Два года спустя, в марте 1844 года, в Швеции скончался Бернадот, единственный паладин Наполеона, которому удалось умереть на троне. Все маршалы мечтали о тронах, и двоим даже пришлось на них восседать, но только одному маршалу, высокому и красивому гасконцу, удалось создать династию. За это время Бернадоту приходилось бывать и лицемером, и оппортунистом, и предателем, но все эти его слабости до некоторой степени искупались тем, что он проявил себя умеренным и разумным королем, во всех отношениях лучшим монархом, чем его товарищ по оружию Мюрат, и, если судить по окончательным результатам, много лучшим, чем Наполеон Бонапарт.
Три года спустя, в 1847 году, почти в середине нового века, в восемьдесят два года скончался гренадер Удино. Пули до сих пор бродили в его покрытом шрамами теле. Сняв рубаху, он мог бы показать тридцать четыре шрама — следы пуль, ударов пик, картечи, штыков и сабель. Его шкура была, видимо, прочнее, чем у Ланна, а моральные принципы, которым он следовал, — такими же высокими, как у Монси, и твердыми, как у Даву. Солдаты любили его так же, как любили Нея и Ланна — он соответствовал их представлениям о том, каким должен быть командир. Линии же своего поведения в общественной жизни он придал устойчивость, которой не обладали ни Ней, ни Ланн.
В этом же году ушел в лучший мир Груши, проведший половину из прожитых им после Ватерлоо тридцати двух лет в объяснениях по поводу того, где он пребывал 18 июня 1815 года. В настоящее время появляются факты, позволяющие более чем извинить его отсутствие на поле боя, и объяснить, почему он не смог напасть на след Блюхера. Однако история обошлась с Груши безжалостно. Ей известны «генералы-удачники». Таким был Веллингтон, таким был Кромвель. В годы Второй мировой войны таким был Монтгомери. Солдаты всегда с энтузиазмом следуют за полководцем с такой репутацией. А Эмманюэль Груши, напротив, был неудачником, и последствия этого до сих пор сказываются на его биографии.
В живых оставалось только два маршала: Сульт и Мармон. Один — самый знаменитый ветеран во Франции, другой — вечный странник, живущий в своем прошлом.

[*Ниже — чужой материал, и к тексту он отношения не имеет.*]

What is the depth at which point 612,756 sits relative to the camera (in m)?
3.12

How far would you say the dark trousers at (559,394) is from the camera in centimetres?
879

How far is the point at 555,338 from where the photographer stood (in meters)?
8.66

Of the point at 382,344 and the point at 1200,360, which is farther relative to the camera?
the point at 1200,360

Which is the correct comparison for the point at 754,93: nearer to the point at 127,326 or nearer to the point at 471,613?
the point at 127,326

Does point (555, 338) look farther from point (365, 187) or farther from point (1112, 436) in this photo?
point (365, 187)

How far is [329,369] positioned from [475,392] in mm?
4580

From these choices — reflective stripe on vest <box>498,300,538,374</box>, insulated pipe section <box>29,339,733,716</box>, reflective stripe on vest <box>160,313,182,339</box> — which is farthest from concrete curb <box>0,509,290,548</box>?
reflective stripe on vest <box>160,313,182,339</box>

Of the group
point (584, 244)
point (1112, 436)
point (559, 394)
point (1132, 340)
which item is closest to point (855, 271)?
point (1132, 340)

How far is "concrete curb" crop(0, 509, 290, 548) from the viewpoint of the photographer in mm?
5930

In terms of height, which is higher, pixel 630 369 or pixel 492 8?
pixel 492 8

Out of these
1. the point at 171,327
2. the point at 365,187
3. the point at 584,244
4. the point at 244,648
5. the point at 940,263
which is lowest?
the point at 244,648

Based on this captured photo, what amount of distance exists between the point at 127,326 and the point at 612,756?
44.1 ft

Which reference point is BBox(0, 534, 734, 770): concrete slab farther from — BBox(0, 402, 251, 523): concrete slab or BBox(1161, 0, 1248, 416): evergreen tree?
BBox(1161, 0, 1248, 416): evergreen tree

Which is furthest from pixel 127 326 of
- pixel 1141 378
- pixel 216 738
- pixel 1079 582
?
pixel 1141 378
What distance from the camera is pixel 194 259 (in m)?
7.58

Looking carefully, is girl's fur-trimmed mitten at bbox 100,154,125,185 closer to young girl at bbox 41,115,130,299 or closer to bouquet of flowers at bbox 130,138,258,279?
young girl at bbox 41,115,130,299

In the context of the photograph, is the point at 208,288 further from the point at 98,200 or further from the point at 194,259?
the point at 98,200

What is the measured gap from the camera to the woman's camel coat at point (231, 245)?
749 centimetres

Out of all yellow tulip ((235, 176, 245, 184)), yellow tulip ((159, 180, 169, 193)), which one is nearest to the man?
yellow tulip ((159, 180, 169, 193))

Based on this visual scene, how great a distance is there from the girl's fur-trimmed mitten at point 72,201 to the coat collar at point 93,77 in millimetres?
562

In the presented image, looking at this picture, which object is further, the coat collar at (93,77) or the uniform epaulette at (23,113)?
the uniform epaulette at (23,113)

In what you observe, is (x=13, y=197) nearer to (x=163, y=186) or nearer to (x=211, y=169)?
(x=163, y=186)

Сульт, достигший восьмидесяти лет, пожинал радости своей более чем благополучной старости. В отличие от Жозефа, бывшего короля Испании, ему удалось сохранить лучшую часть своей испанской добычи. Когда карета Жозефа была обыскана после катастрофы при Витории, в ней было обнаружено сто шестьдесят пять испанских картин. Они были вынуты из рам и вырезаны из подрамников. Веллингтон сохранил их, намереваясь вернуть Фердинанду, но испанский король решил подарить эту великолепную коллекцию герцогу. В 1814 году он написал: «Будучи тронутым Вашей деликатностью, наше королевское величество не хотело бы лишать Вас того, что досталось Вам средствами столь же справедливыми, сколь и честными». Герцог принял подарок, и картины можно до сих пор видеть в Эпсли-Хаус вместе с прочими трофеями, взятыми после битвы при Витории. Сульт оказался менее щепетилен, чем Веллингтон. Его сельский дом был буквально заставлен предметами искусства, напоминающими о его долгом пребывании в Андалусии. Единственной ценностью, которую он утратил во время своего долгого отступления из Испании, видимо, можно считать прекрасную испанку, одну из двух сестер, так хорошо знакомых ему и Виктору.